Recensione di “Ci chiamarono tutti Alda” al Roma Fringe Festival
Ci chiamarono tutti Alda
Coup de theatre (Latina)
Di Fabio Appetito
Regia di Marco Guadagno
Monologo: ci chiamarono tutti Alda è un testo dunque che l’intenzione, prima di tutto, di rimettere al centro la poesia. La poesia scritta ma anche quella vissuta, scontata, maltrattata, tediata e spesso buttata nel dimenticatoio del quotidiano. La protagonista del monologo non è strettamente Alda Merini, o meglio, non soltanto: a essere protagonista sono tutte le donne.
Uno spettacolo in cui l’attrice alterna momenti di lucidità ad attimi di follia; la follia è riscontrabile già dall’abbigliamento: i piedi non sono entrambi coperti bensì uno è scalzo e l’altro no.
L’alternanza conduce a momenti di immensa poesia ad altri di disperazione, riso e angoscia sono i tratti salienti della malattia di Alda Merini: schizofrenia ebefrenica.
L’amore disperato, vero ed onesto caratterizza l’intera messa in scena e la sua vita. Un amore che l’ha condotta in manicomio ed un altro che l’ha risollevata dalla crudezza umana.
“I ti amo sono delle coltellate infette da cui non esce che bile.”
Ma è anche vero che “la bellezza ci dilania e ci ricorda di quanto siamo soli nel guardarla.”

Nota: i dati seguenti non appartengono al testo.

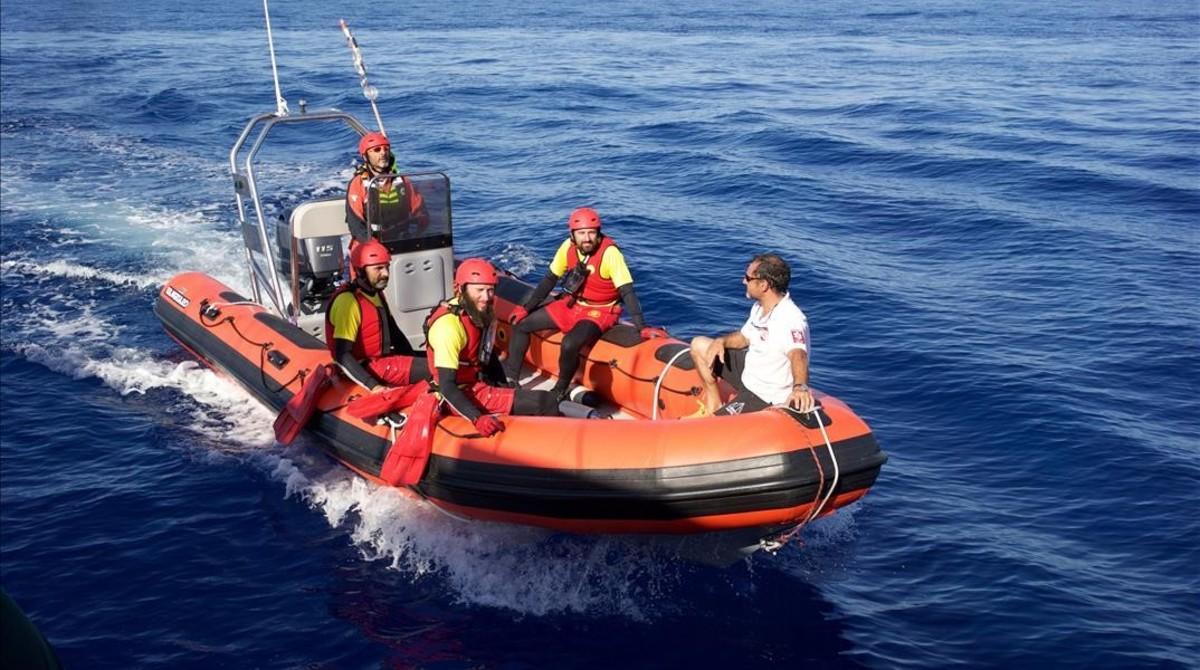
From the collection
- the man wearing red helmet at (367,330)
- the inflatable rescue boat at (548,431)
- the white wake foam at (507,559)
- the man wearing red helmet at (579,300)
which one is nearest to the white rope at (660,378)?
the inflatable rescue boat at (548,431)

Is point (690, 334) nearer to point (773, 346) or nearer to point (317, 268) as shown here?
point (317, 268)

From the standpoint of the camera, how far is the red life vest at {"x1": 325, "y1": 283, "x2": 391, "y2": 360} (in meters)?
5.89

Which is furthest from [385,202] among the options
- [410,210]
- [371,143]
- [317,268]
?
[317,268]

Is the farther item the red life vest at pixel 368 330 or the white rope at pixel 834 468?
the red life vest at pixel 368 330

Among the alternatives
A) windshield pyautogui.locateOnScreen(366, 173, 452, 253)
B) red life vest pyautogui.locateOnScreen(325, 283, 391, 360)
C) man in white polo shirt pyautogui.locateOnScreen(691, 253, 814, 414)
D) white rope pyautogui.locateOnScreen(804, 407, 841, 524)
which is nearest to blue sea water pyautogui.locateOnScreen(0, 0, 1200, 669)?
white rope pyautogui.locateOnScreen(804, 407, 841, 524)

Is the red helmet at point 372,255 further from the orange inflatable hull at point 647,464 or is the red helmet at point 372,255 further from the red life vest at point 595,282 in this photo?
the red life vest at point 595,282

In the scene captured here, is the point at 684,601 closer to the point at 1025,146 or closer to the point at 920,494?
the point at 920,494

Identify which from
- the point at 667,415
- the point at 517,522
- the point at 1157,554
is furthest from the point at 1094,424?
the point at 517,522

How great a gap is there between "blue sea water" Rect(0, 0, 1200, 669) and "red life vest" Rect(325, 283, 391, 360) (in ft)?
2.73

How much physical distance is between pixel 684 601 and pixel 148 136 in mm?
13905

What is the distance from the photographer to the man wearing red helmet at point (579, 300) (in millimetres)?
6211

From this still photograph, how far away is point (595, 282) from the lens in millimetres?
6320

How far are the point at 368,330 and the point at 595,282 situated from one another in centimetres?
136

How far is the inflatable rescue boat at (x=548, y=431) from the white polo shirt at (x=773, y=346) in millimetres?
Answer: 229
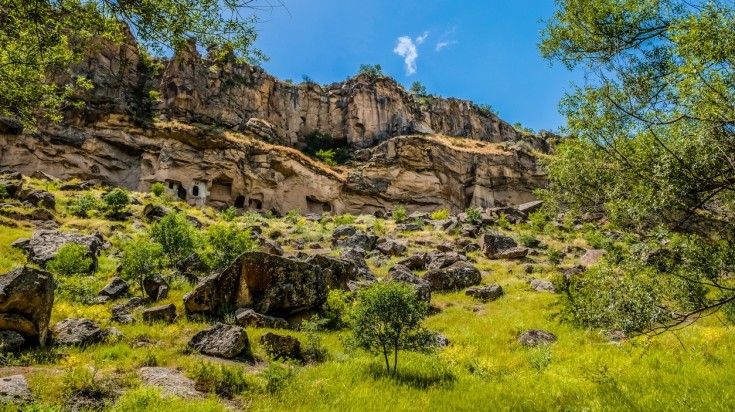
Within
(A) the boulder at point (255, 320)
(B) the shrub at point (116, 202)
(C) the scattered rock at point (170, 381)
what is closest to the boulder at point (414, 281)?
(A) the boulder at point (255, 320)

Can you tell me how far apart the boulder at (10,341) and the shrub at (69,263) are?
743 centimetres

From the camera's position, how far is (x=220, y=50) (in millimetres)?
7133

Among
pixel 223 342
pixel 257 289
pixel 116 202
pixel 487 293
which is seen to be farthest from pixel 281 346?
pixel 116 202

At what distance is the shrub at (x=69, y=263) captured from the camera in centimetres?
1377

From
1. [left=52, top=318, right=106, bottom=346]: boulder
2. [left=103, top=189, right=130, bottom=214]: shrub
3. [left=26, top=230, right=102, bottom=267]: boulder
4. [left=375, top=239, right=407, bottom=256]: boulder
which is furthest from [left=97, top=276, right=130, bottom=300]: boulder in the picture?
[left=103, top=189, right=130, bottom=214]: shrub

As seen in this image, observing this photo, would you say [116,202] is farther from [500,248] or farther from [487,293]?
[500,248]

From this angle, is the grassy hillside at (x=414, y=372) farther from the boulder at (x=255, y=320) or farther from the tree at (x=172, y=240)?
the tree at (x=172, y=240)

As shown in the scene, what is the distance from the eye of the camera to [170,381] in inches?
256

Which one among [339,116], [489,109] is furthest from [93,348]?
[489,109]

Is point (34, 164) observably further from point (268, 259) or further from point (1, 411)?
point (1, 411)

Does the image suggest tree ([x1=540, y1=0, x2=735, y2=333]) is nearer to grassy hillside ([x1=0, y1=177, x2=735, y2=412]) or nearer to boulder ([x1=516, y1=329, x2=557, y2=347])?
grassy hillside ([x1=0, y1=177, x2=735, y2=412])

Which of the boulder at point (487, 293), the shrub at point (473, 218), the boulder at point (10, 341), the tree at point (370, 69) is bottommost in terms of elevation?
the boulder at point (10, 341)

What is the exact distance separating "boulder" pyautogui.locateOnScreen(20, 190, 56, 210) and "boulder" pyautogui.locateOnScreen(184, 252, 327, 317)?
20.4 m

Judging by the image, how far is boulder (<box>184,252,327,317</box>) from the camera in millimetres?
11733
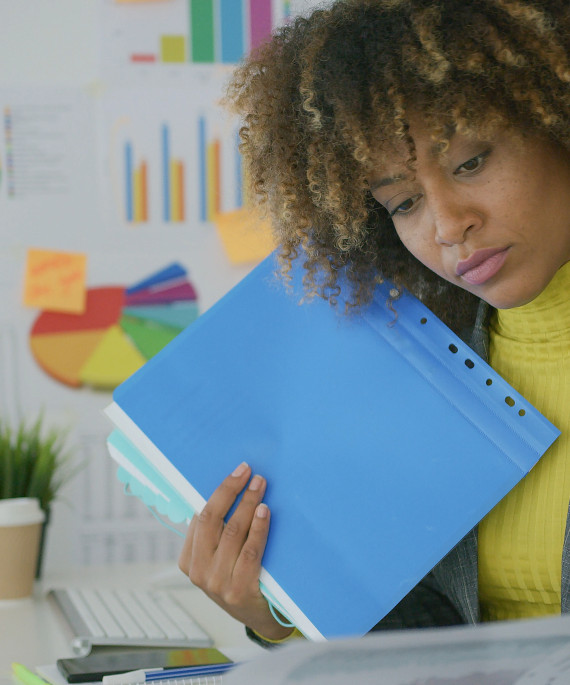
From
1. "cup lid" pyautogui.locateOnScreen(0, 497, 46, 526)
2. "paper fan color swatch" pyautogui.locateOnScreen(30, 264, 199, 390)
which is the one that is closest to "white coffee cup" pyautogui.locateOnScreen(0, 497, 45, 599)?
"cup lid" pyautogui.locateOnScreen(0, 497, 46, 526)

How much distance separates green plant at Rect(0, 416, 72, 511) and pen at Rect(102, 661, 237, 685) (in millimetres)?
530

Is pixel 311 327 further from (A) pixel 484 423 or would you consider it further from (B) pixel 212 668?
(B) pixel 212 668

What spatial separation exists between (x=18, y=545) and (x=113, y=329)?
0.41 metres

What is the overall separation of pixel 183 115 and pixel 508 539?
3.07ft

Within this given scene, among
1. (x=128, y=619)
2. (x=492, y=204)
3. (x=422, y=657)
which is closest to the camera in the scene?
(x=422, y=657)

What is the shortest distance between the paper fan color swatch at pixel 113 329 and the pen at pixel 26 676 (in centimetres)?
67

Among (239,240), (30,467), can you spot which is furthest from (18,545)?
(239,240)

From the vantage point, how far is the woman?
613mm

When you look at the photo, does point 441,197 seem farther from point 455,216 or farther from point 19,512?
point 19,512

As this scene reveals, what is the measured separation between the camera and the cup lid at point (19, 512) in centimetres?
106

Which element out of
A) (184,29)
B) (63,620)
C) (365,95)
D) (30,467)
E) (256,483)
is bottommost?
(63,620)

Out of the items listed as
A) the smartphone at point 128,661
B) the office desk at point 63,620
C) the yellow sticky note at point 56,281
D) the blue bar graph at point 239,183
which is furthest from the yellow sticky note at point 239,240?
the smartphone at point 128,661

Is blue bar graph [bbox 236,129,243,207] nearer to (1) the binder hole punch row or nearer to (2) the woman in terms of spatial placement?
(2) the woman

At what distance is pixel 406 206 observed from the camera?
2.26ft
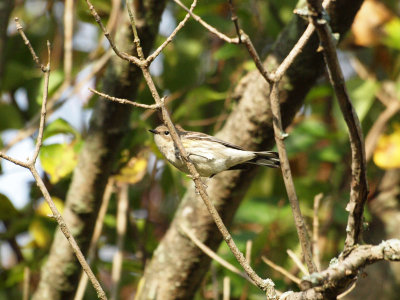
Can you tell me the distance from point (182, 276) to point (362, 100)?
1.68 meters

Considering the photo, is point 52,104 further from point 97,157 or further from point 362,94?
point 362,94

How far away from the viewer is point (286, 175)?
5.05 feet

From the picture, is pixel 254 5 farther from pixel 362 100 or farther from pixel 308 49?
pixel 308 49

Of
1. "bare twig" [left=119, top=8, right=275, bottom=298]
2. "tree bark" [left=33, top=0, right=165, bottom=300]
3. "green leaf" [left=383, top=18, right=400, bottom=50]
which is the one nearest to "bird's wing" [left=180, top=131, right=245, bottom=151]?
"tree bark" [left=33, top=0, right=165, bottom=300]

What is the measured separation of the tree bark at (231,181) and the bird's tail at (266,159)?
0.22ft

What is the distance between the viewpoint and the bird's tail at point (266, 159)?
9.64 feet

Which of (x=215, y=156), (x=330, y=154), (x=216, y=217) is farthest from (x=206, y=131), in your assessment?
(x=216, y=217)

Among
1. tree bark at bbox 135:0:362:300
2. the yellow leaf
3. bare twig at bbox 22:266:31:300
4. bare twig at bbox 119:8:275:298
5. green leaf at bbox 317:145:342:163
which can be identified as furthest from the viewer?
green leaf at bbox 317:145:342:163

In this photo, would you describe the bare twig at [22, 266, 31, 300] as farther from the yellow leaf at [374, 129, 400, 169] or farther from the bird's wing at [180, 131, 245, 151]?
the yellow leaf at [374, 129, 400, 169]

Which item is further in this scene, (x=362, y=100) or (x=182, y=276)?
(x=362, y=100)

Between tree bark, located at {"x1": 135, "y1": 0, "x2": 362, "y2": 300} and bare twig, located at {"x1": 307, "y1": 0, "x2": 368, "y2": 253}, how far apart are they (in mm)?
1300

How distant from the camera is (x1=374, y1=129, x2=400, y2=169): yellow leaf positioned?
12.9 ft

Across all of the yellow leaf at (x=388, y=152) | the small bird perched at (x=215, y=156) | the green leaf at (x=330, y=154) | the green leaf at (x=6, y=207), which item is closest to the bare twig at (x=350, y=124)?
the small bird perched at (x=215, y=156)

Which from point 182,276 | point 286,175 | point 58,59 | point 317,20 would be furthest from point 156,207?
point 317,20
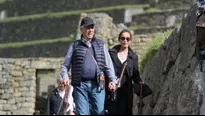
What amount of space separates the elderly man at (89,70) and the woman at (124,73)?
313 millimetres

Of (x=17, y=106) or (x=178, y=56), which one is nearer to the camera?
(x=178, y=56)

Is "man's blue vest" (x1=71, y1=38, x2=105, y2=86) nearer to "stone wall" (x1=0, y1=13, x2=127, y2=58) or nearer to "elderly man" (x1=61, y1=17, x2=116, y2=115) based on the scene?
"elderly man" (x1=61, y1=17, x2=116, y2=115)

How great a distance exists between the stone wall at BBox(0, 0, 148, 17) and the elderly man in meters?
27.5

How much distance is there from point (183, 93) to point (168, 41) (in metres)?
2.43

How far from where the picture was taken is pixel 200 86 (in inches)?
306

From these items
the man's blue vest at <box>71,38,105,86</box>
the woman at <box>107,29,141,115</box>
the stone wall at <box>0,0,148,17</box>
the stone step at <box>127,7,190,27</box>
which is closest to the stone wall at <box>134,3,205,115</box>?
the woman at <box>107,29,141,115</box>

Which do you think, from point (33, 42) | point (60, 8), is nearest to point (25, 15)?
point (60, 8)

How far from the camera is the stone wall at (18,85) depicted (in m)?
17.4

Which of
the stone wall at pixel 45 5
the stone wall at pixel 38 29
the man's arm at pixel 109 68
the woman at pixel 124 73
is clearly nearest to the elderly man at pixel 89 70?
the man's arm at pixel 109 68

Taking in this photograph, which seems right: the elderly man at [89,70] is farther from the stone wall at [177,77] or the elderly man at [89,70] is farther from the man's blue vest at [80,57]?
the stone wall at [177,77]

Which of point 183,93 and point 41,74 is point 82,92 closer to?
point 183,93

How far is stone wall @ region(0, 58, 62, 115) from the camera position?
17.4m

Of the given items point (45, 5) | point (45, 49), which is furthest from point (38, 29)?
point (45, 5)

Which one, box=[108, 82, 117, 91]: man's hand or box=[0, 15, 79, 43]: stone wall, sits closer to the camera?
box=[108, 82, 117, 91]: man's hand
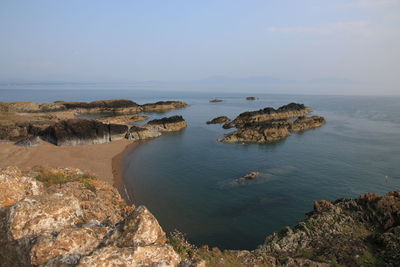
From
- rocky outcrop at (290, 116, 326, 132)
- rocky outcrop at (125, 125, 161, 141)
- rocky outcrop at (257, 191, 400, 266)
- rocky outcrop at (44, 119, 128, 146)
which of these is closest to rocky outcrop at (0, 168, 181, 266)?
rocky outcrop at (257, 191, 400, 266)

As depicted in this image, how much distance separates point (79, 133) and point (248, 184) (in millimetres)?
33955

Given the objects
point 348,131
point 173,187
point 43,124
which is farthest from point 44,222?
point 348,131

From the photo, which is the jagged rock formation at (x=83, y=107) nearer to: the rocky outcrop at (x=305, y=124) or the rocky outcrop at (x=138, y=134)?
the rocky outcrop at (x=138, y=134)

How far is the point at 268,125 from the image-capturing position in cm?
5856

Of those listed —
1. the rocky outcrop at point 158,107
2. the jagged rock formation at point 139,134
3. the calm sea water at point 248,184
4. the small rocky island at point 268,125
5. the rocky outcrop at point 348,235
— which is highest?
the rocky outcrop at point 158,107

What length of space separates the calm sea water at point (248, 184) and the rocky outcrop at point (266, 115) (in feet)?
65.1

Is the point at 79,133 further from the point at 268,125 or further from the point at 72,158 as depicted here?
the point at 268,125

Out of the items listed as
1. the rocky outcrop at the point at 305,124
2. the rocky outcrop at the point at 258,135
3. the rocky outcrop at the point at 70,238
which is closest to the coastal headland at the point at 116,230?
the rocky outcrop at the point at 70,238

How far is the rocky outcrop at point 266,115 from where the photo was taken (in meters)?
73.9

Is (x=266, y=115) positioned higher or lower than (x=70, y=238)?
higher

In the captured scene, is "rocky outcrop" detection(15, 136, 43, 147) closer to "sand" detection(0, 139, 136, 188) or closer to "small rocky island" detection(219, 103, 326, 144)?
"sand" detection(0, 139, 136, 188)

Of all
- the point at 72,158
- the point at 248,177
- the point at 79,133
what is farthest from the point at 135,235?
the point at 79,133

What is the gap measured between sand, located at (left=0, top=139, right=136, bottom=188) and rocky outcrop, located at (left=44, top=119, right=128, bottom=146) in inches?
62.2

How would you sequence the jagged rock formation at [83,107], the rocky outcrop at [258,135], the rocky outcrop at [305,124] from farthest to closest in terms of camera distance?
1. the jagged rock formation at [83,107]
2. the rocky outcrop at [305,124]
3. the rocky outcrop at [258,135]
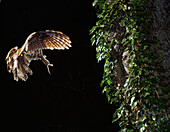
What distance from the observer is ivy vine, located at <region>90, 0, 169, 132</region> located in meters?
1.60

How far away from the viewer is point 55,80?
3193 mm

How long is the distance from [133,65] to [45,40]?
27.0 inches

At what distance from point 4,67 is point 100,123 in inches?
56.0

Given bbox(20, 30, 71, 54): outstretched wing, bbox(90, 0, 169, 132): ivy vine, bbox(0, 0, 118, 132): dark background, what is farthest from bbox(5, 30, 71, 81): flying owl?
bbox(0, 0, 118, 132): dark background

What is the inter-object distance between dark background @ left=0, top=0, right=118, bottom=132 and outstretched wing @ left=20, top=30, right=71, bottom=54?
4.04 ft

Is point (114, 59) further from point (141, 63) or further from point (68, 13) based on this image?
point (68, 13)

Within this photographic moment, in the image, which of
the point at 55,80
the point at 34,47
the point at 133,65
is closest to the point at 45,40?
the point at 34,47

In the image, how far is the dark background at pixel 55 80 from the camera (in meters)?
2.92

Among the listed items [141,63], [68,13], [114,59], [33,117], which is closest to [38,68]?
[33,117]

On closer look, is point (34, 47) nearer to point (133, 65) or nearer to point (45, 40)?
point (45, 40)

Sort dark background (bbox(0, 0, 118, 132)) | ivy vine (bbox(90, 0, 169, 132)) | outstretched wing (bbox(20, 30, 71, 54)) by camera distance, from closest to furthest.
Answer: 1. ivy vine (bbox(90, 0, 169, 132))
2. outstretched wing (bbox(20, 30, 71, 54))
3. dark background (bbox(0, 0, 118, 132))

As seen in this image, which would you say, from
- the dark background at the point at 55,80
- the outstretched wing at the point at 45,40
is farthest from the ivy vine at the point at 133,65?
the dark background at the point at 55,80

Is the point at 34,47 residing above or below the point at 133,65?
above

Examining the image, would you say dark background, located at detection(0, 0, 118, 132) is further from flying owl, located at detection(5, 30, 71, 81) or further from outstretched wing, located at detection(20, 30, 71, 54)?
outstretched wing, located at detection(20, 30, 71, 54)
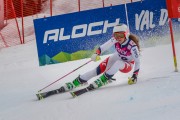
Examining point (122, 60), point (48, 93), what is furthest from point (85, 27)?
point (48, 93)

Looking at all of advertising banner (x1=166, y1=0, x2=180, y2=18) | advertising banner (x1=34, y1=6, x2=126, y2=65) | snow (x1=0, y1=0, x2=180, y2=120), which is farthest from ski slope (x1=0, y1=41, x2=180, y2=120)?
advertising banner (x1=166, y1=0, x2=180, y2=18)

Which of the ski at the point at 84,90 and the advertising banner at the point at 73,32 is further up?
the advertising banner at the point at 73,32

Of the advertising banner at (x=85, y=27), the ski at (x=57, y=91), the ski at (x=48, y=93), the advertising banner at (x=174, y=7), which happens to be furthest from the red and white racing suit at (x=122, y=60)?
the advertising banner at (x=85, y=27)

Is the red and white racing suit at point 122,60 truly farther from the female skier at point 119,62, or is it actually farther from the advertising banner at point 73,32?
the advertising banner at point 73,32

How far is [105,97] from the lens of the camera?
19.0 ft

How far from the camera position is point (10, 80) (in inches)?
348

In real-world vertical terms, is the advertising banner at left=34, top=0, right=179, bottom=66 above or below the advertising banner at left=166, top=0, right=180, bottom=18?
below

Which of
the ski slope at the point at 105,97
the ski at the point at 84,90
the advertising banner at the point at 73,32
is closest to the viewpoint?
the ski slope at the point at 105,97

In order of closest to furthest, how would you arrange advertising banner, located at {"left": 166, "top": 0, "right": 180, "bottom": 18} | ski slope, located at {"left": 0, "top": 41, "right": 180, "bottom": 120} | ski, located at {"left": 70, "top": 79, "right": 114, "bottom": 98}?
ski slope, located at {"left": 0, "top": 41, "right": 180, "bottom": 120}, ski, located at {"left": 70, "top": 79, "right": 114, "bottom": 98}, advertising banner, located at {"left": 166, "top": 0, "right": 180, "bottom": 18}

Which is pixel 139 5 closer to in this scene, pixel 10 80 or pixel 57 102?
pixel 10 80

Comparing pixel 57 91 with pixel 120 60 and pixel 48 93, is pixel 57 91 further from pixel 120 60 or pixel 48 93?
pixel 120 60

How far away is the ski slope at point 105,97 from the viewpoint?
15.7ft

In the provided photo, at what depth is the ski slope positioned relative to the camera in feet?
15.7

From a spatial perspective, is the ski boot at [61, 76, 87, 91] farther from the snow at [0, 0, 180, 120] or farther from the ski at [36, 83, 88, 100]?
the snow at [0, 0, 180, 120]
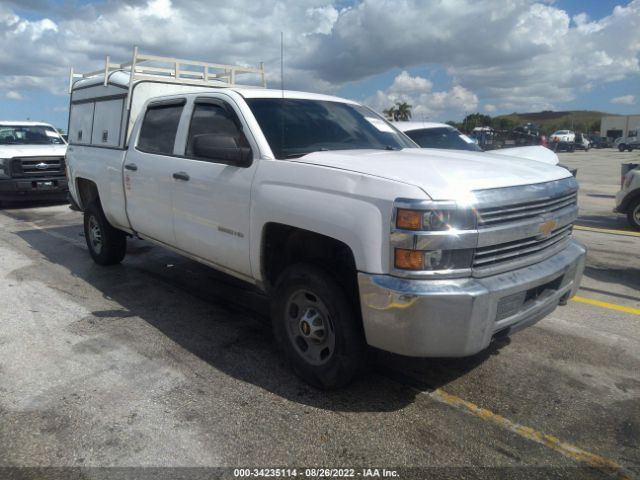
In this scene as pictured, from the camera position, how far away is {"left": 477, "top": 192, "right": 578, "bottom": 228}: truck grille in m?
2.92

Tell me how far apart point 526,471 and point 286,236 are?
201 centimetres

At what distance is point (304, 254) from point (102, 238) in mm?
3739

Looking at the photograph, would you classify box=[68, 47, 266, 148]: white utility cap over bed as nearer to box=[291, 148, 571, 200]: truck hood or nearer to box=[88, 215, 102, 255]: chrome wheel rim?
box=[88, 215, 102, 255]: chrome wheel rim

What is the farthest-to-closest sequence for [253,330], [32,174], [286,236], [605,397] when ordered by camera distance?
[32,174] → [253,330] → [286,236] → [605,397]

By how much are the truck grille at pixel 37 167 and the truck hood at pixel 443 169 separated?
34.2ft

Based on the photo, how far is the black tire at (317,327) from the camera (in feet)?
10.4

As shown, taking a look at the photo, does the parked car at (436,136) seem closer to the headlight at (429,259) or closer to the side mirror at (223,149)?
the side mirror at (223,149)

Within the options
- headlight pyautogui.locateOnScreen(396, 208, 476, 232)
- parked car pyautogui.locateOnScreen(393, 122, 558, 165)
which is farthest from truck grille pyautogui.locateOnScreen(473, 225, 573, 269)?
parked car pyautogui.locateOnScreen(393, 122, 558, 165)

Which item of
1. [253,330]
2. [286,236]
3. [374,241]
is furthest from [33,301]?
[374,241]

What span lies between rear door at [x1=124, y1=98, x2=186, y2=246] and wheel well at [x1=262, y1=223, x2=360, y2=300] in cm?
132

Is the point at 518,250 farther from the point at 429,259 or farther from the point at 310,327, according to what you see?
the point at 310,327

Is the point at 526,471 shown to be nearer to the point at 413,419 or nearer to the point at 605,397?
the point at 413,419

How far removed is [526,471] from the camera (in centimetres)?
267

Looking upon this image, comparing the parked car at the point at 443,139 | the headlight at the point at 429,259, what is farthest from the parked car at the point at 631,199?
Result: the headlight at the point at 429,259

La bellezza spaventa, fa sperare e la speranza a volte conduce ad ulteriore follia, soprattutto quando si è ricoverati in manicomio da 7 anni e il vuoto pervade tutto ciò che sta intorno.
Non solo il vuoto bensì anche l’indifferenza umana è presente in manicomio: “ci strofinano le parti intime come se non fossimo più donne” ed i preti praticano il loro lavoro, consistente in una messa a settimana, e vanno via senza nessuna compassione e comprensione.
La speranza, attraverso i versi, l’amore, la poesia ed i sogni, si manifesta, tuttavia, anche nei luoghi e nei momenti più bui e quindi Alda si chiede e attraverso la risposta alla domanda si dà nuova vita:
“E se doveste perdere tutto cosa vi resterebbe? Rispondete come me, vi resterebbe ALDA MERINI”.